[jbosscache-dev] JBoss Cache Lucene Directory

Wed Apr 29 18:43:54 EDT 2009

Mark,

> It depends.  Are the work objects attributes in /queue/slaveN ?
> Remember that the granularity for all locks is the node itself so if
> all slaves write to a single node, they will all compete for the same
> lock.

Each work object is a new child node of the /queue/slaveN node. So based on that, I think from what you have said all the slave queues can be merged without altering the locking behaviour.

> It could well be the lock striping at work.  As of JBoss Cache 3.1.0
> you can disable lock striping and have one lock per node.  While this
> is expensive in that if you have a lot of nodes, you end up with a lot
> of locks, if you have a finite number of nodes this may help you a lot.

Great, I'll definitely check out this feature.

> Not quite sure I understand your design - so this distributes the work
> objects and each cluster member maintains indexes locally?  If so, you
> need to know when all members have processed the work objects before
> removing these.

The master node processes all work objects written by the slave and then updates the JBCDirectory held in the cache to distribute the index back to all the slave nodes. I think this works well for Hibernate Search for a few reasons:

- On each slave, HB Search will continue to use the shared index reader until the master publishes the next version of the index, so fewer index updates translate into faster searching at the expense of returning slightly out of date data. There is an obvious trade off here of search performance vs accuracy of the index and the current JMS HB Search solution based on file copying works best when the index can be quite out of date without impacting the application. For our application we'd prefer to have the index up to date within a few seconds of the entity being modified and it's not a requirement that the index be updated as part of the transaction.

- The index updates are batched which means each individual update takes less time due to some of the mechanisms at work inside HB Search and Lucene

- No distributed locking, so slaves are never blocked which provides some limited insurance against one node impacting every other node

> Thanks for offering to contribute.  :-)  One other thing that may be
> of interest is that I just launched Infinispan [1] [2] - a new data
> grid product.  You could implement a directory provider on Infinispan

Great, I'll definitely take a look.

*Supplied information*:
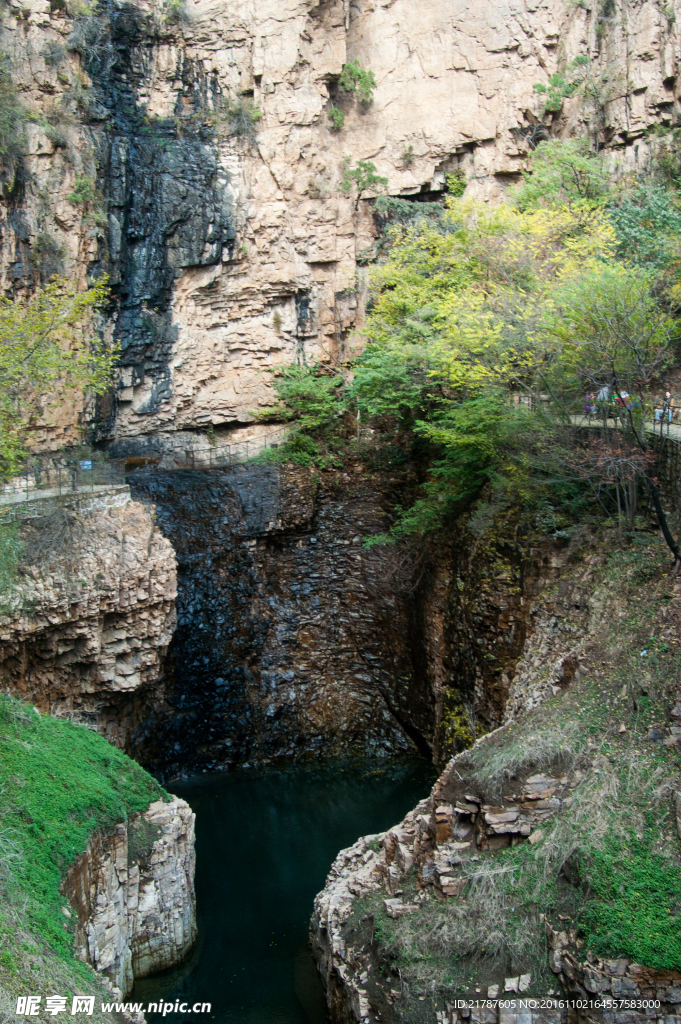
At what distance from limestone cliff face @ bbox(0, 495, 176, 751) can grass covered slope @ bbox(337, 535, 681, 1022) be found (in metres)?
6.91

*What this exercise asks*:
- A) In the JBoss Cache Lucene Directory message, what does the master node update after processing the work objects written by the slaves?
- B) Go on with the JBoss Cache Lucene Directory message, starting after its final line.

*Task-by-task results*:
- A) The master node updates the JBCDirectory held in the cache, which distributes the index back to all the slave nodes.

- B)
One more question, does the JDBCCacheLoader integrate with the cache transaction, i.e. does it create a transaction with equivalent DB updates to the updates being applied to the cache ? For the current JBCDirectory structure, it is important that the parent node is updated in the same transaction as the node holding the file chunk to avoid the index being left in a corrupt state. Does it matter if the  loader is async vs sync ?

Cheers,

Andrew
________________________________________
From: Manik Surtani [manik at jboss.org]
Sent: Thursday, April 30, 2009 3:54 AM
To: Andrew Duckworth
Cc: jbosscache-dev at lists.jboss.org
Subject: Re: [jbosscache-dev] JBoss Cache Lucene Directory

On 27 Apr 2009, at 05:18, Andrew Duckworth wrote:

> Hello,
>
> I have been working on a Lucene Directory provider based on JBoss
> Cache, my starting point was an implementation Manik had already
> written which pretty much worked with a few minor tweaks. Our use
> case was to  cluster a Lucene index being used with Hibernate Search
> in our application, with the requirements that searching needed to
> be fast, there was no shared file system and it was important that
> the index was consistent across the cluster in a relatively short
> time frame.
>
> Maniks code used a token node in the cache to implement the
> distributed lock. During my testing I set up multiple cache copies
> with multiple threads reading/writing to each cache copy. I was
> finding a lot of transactions to acquire or release this lock were
> timing out, not understanding JBC well  I modified the distributed
> lock to use JGroups DistrubutedLockManager. This worked quite well,
> however the time taken to acquire/release the lock (~100 ms for
> both) dwarfed the time to process the index update, lowering
> throughput. Even using Hibernate Search with an async worker thread,
> there was still a lot of contention for the single lock which seemed
> to limit the scalability of the solution. I thinkl part of the
> problem was that our use of HB Search generates a lot of small units
> of work (remove index entry, add index entry) and each of these UOW
> acquire a new IndexWriter and new write lock on the underlying
> Lucene Directory implementation.
>
>
> Out of curiosity, I created an alternative implementation based on
> the Hibernate Search JMS clustering strategy. Inside JBoss Cache I
> created a queue node and each slave node in the cluster creates a
> separate queue underneath where indexing work is written:
>
>  /queue/slave1/[work0, work1, work2 ....]
>             /slave2
>             /slave3
>
> etc
>
> In each cluster member a background thread runs continuously when it
> wakes up, it decides if it is the master node or not (currently
> checks if it is the view coordinator, but I'm considering changing
> it to use a  longer lived distributed lock). If it is the master it
> merges the tasks from each slave queue, and updates the JBCDirectory
> in one go, it can safely do this with only local VM  locking. This
> approach means that in all the slave nodes they can write to their
> queue without needing a global lock that any other slave or the
> master would be using. On the master, it can perform multiple
> updates in the context of a single Lucene index writer. With a cache
> loader configured, work that is written into the slave queue is
> persistent, so it can survive the master node crashing with
> automatic fail over to a new master meaning that eventually all
> updates should be applied to the index. Each work element in the
> queue is time stamped to allow them to be processed in order
> (requires!
>  time synchronisation across the cluster) by the master. For our
> workload the master/slave pattern seems to improve the throughput of
> the system.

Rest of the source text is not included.